Parce que oui j'en avais rencontré, des vrais, des faux, mutants ou inhumains. J'étais au courant pour les inhumains bien sûr. Techniquement je n'étais un haut gradé, mais j'avais accès à des informations de part ma fonction dans l'échelle de commandement qui était justement de ne pas être dans l'échelle de commandement. Alors oui, je savais que le SHIELD les protégeait et tentait d'en recruter. C'était une question de stratégie et c'était plutôt malin: être bien vu par les inhumains en en engageant certain tout en élevant le niveau offensif de ses effectifs. Après tout c'était la raison de mon existence aussi, non? Enfin... de ma présence plutôt. J'existais déjà avant qu'on ne m'enfile avec ces seringues. - « Alors, c’est quoi ton truc ? Tu as été le sujet d’une expérience scientifique ? » - Oh le sale petit curieux! - Je le regardais, il me regardait, je le regardais, il me regardait, je regardais autour, il me regardait, je le regardais... - Bon, oui, tout pile. - Techniquement j'étais pas censé en parler à mes proches, à ma famille, et j'avais tenu cette part de l'engagement sans mal. En ce qui concernait d'autres gens, ou même des membres du SHIELD, rien n'était stipulé dans mon contrat. Pour autant je n'étais pas du genre à m'étaler sur ma vie et la vie de mes nageuses. Pas le genre.

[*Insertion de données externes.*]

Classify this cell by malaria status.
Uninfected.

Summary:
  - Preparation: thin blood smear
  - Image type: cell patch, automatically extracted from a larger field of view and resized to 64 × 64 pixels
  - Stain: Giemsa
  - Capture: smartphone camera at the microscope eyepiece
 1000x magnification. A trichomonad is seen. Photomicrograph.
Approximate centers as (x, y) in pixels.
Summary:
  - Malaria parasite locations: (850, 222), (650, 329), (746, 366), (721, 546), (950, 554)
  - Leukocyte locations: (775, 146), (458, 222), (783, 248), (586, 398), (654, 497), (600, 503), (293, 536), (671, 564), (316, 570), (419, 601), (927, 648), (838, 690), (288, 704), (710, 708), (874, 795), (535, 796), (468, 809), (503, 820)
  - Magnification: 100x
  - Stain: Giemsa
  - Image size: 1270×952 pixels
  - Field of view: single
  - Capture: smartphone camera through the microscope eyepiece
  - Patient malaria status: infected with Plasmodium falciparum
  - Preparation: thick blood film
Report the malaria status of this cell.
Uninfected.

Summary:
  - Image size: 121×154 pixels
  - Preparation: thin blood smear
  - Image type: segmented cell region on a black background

Ni mutant, ni inhumain. Ni... magique. - J'insistais sur ce mot pour en souligner l'absurdité. Je ne jouais de la baguette magique qu'avec les femmes la nuit, ou le jour, n'importe quelle heure en fait. Je roulais la serviette et la passais sur mes épaules. - Je sais déjà ce que toi tu es... - Et j'en avais rien à foutre. - ... je suppose que c'est équitable que tu en saches autant? Figure toi jeune homme qui pu le cramé, que je suis... - Je laissais planer un silence. - ... à 100% humain. - La chute de la grande annonce. Magnifique. Et puis techniquement ce n'était pas un mensonge, j'étais effectivement, biologiquement parlant, totalement humain. Dans cette salle de sport il y avait un comptoir avec de quoi boire et je lui faisais signe de me suivre jusque là, rien que quelques pas pour que je puisse boire un verre. De l'eau. J'aurais ma bière plus tard. Et puis au moins là, personne d'autres ne pourrait nous entendre parler. - Ce qu'on m'a injecté en revanche c'est pas tout à fait organique. - Je penchais la tête pour boire à la bouteille mais ne le lâchais pas du regard pour autant, un sourire amusé sur les lèvres. - T'as déjà entendu parler de nano-technologie? Bah ce que j'ai c'est ça, en mieux.